Allen earned a perfect SAT score of 1600 and transferred to Washington State University, where he belonged to the Phi Kappa Theta fraternity. After two years of college to work as a programmer for Honeywell in Boston, where Gates was enrolled. Allen persuaded Gates to drop out of Harvard in order to find Microsoft.
Personal life
Although Allen expressed an interest in romantic love and one day having a family, he never married and had no children. His first wife's marriage plans were scrapped because he felt he "was not ready to marry at 23." He was often regarded as reclusive. He purchased Rock Hudson's Los Angeles home from film director John Landis in the 1990s and added the Neptune Valley recording studio to the property. After Allen's death, the house was listed for $56 million.
Allen purchased his first electric guitar at the age of 16, and was inspired to play it by Jimi Hendrix. Allen performed rhythm guitar on the independently produced album Grown Men in 2000. In 2013, Paul Allen and the Underthinkers had a major label launch on Sony's Legacy Recordings: Everywhere at Once by Paul Allen and the Underthinkers. Everywhere at Once was described by PopMatters.com as "a high-quality blues-rock that is enjoyable from start to finish."
Quincy Jones' interview on the magazine New York's Vulture website was published on February 7, 2018. Jones said in this interview that he had utter admiration for Eric Clapton, his band Cream, and Allen.

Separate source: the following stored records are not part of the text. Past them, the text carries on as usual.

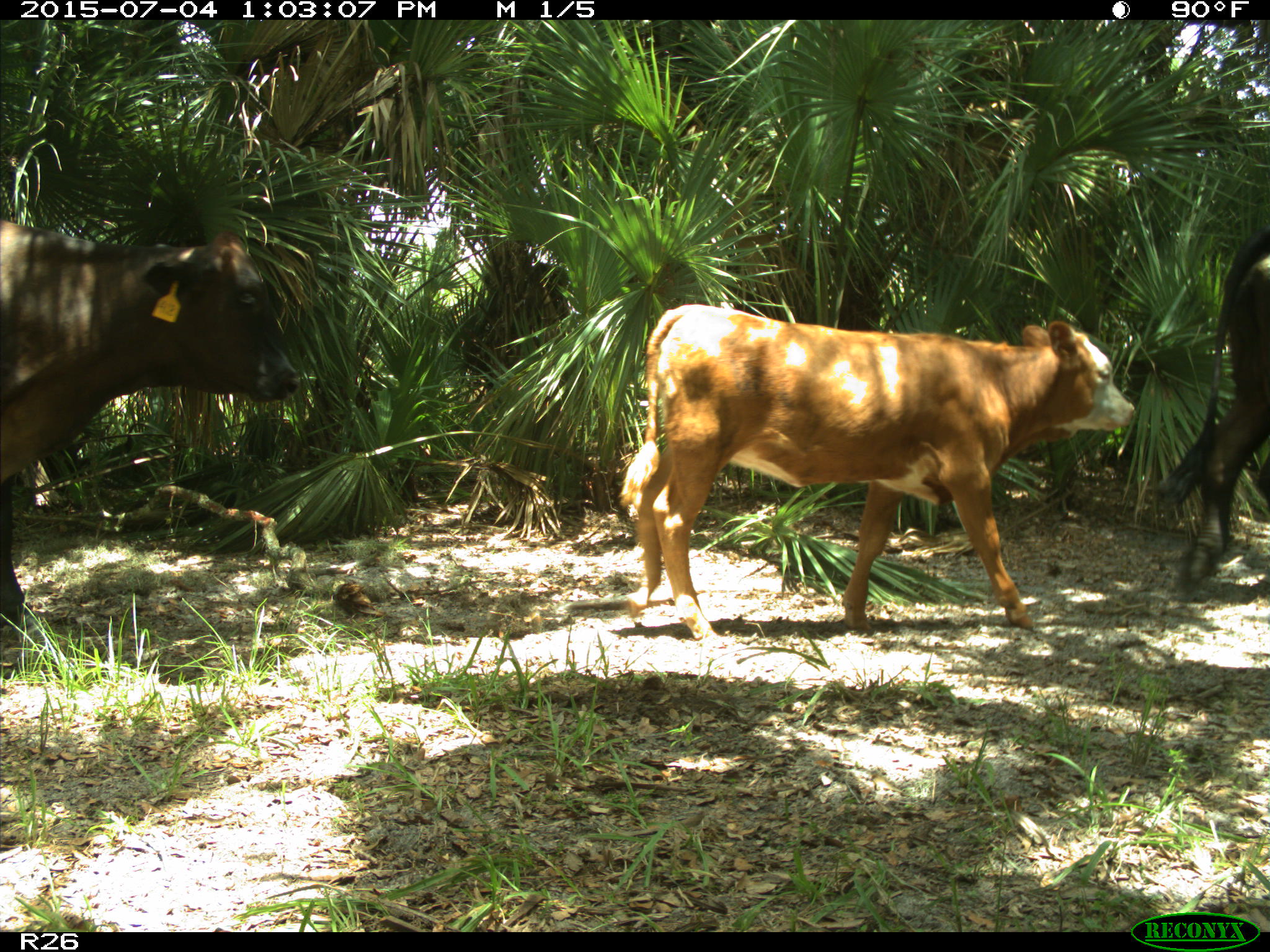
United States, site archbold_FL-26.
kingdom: Animalia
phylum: Chordata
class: Mammalia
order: Artiodactyla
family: Bovidae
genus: Bos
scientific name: Bos taurus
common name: domestic cow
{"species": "Bos taurus (domestic cow)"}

The article referred to Allen's Hendrix-like performance.
Octopus, Allen's 414-foot (126 m) yacht, was first launched in 2003. It was the 20th on the list of motor yachts by length as of 2019. The yacht is outfitted with two helicopters, a submarine, an ROV, a swimming pond, a music studio, and a basketball court. Octopus is a member of AMVER, a worldwide voluntary group ship reporting system used by authorities to provide assistance to those in need of assistance at sea. Allen hosted an annual celebrity-studded parties at the Cannes film festival, where Allen and his band performed for guests. These performances featured artists including Usher and David A. Stewart. Octopus was also used in the hunt for a missing American pilot and two officers whose planes sank off Palau, as well as the identification of a rare species of fish called a coelacanth.
Allen also owned Tatoosh, one of the world's 100 largest yachts. Tatoosh reportedly destroyed coral in the Cayman Islands in January 2016. The Department of Environment (DoE) and Allen's Vulcan Inc. successfully completed a restoration program in April 2016 to support coral recovery and security in the area.